Object Storage or an Object Store is a method of storing and managing data on disk that overcomes the limitation of standard disk arrays and filesystems. Effectively every piece of data is stored as free standing “object” as opposed to being placed into a hierarchy as is the case with file system based storage.
Object Storage uses commodity hardware and disks in expandable clustered nodes to enable the following key features.
Store any type of file based data from files through to multimedia.
Massively scalable without limitation due to hardware configuration or filesystem constraints.
Attach rich metadata to every file to make it searchable using multiple criteria.
Each Object also has a unique identifier which is used to make data retrieval very fast no matter how large the object store becomes.
Object Storage is the storage of the web, with file sharing services like Dropbox, Photos on Facebook and Music on Spotify.
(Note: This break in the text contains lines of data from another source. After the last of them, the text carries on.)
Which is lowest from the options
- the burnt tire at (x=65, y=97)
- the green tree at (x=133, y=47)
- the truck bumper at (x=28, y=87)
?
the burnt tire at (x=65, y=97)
Perhaps the most famous example of a massive object store is AWS s# storage.
Because Object storage is built on clustered nodes, every file is saved in more than one physical location, ensuring a certain amount of redundancy and data protection is built in. Because there is not limitation on number of files that can handled, object storage can grow to many millions of files, yes due to the meta data rich indexing the data you need whether multimedia, log or standard files is retrievable at speed via very flexible and wide ranging search capability.
Multiple Disk vendors also offer corporate object storage solutions which offer all of the benefits of public or web based object storage but extra layers of security and sometime extra performance also thrown in.
As we create data through different sources such as social, multimedia, from devices and applications, Object Storage have become a very appropriate way to store and manage this less “structured” approach to creating data than is the case for a simple file based storage approach.